Под утро посреди какого-то путаного сна его разбудил Николай. Трещала печка, чуть синело окно, верещала рация. Странно бодрый, Николай внимательно посмотрел на Ваську и, как бы решившись на что-то, выдохнув воздух, сказал:

– Вот что, Василий. Сейчас с деревней разговаривал. Бабушка твоя умерла.

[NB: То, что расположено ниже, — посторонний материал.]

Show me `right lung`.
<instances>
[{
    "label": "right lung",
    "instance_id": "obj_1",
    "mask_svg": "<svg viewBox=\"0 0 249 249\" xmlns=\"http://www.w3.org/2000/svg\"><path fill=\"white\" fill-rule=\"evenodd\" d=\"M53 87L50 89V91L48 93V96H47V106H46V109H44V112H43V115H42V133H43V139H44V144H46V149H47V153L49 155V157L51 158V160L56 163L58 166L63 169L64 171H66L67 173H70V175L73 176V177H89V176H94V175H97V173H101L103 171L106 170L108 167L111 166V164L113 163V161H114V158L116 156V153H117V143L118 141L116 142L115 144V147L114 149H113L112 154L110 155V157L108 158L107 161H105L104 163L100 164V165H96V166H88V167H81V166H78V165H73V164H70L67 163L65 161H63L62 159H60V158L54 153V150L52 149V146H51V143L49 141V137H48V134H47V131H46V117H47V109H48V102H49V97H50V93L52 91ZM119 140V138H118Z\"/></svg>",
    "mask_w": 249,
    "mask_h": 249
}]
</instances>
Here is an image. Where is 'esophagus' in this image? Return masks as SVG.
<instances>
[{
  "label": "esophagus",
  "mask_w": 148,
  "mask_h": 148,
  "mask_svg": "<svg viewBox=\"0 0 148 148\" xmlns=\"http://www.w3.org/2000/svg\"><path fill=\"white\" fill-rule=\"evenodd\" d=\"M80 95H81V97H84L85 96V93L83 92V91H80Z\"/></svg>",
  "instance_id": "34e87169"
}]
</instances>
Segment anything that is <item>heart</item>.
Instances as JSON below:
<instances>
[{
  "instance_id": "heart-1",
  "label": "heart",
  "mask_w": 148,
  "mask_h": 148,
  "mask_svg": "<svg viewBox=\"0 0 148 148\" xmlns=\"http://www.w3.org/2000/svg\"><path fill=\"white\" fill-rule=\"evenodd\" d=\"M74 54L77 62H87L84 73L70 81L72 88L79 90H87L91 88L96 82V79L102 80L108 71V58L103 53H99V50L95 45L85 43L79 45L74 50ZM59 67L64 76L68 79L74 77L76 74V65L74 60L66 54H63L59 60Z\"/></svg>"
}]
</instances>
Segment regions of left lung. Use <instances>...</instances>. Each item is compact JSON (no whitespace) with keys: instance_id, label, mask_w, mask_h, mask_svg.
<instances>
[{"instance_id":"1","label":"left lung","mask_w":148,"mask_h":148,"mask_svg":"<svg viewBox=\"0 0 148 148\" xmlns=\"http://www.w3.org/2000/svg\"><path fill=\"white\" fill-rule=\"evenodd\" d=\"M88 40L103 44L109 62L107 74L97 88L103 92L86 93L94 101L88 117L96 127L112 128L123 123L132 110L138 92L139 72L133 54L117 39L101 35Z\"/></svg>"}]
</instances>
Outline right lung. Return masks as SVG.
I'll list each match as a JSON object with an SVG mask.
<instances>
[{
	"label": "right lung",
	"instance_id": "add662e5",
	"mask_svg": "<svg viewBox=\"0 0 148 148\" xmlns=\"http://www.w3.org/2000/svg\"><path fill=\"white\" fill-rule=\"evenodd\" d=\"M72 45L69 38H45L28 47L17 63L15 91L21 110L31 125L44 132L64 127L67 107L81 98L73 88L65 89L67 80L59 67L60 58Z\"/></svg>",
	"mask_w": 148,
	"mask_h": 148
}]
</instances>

Будто лопнул лед под Васькой, и от обдавшего холода он проснулся уже по-настоящему и, оглядевшись, сначала не мог понять, почему так механически-мерно сопит Николай и так равнодушно недвижен еле тлеющий фитиль лампы. Пережитое во сне было настолько сильным, что он, лежа с открытыми глазами, чувствовал, как все продолжает тонуть, цепенея в пробирающем до костей холоде – будто он снова бесконечно маленький и беспомощный, будто не бывало никогда ни морозной радости на сердце, ни тридцати вычесанных соболей в поняге, а есть только извечный, оголенный сном, страх одинокой потерянной души.

Васька затопил печку. Она загудела, и все сдвинулось с мертвой точки, затикали часы на столе, пошевелился Николай, завозились собаки за дверью… Настал день, а страх все не отпускал. Он был с Васькой все время, пока они шли по уже хорошо накатанной дороге, и когда их встретили у зверофермы, и когда они тряслись в нарте на едком дыму выхлопа мимо заваленных снегом домов, мимо собак, лай которых тонул в реве мотора и оставались от него лишь нелепо дергающиеся головы с открывающимися пастями.

А потом показался дом на угоре и на крыльце стояла бабушка в красном платке и фуфайке, с охапкой дров, и, когда гул стих, она все что-то искала сморщенным лицом у него на груди, а он гладил ее по вздрагивающей стеганной спине и говорил несвоими губами: «Ну, будет, будет», а над огромным Енисеем гнал ветер синюю пыль и ехало по зубчатому горизонту сплюснутое сказочное солнце.

Осень

1

Ничто так не изматывает, как сборы на охоту. Казалось бы, все уже приготовлено, собрано, увязано, громоздятся в сенях мешки и ящики, и вдруг выясняется, что нет какой-нибудь пробочки от бензобака, и тогда начинается…

– Тук-тук.

– Да-да!

– Здравствуй, Галь.

– Здравствуй, Миш.

– Как дела?

– Помаленьку.

– Мужик где?

– В мастерской.

– Тук-тук.

– Да-да!

– Здоро́во, Петрух.

– Здоро́во!

– Как дела?

– Помаленьку.

– Так-так.

– А что хотел?

– Да вот в тайгу собираюсь – крышечку ищу.

– От бачка?

– От бачка.

– Была у меня крышечка, да Вовке отдал – он в тайгу собирается.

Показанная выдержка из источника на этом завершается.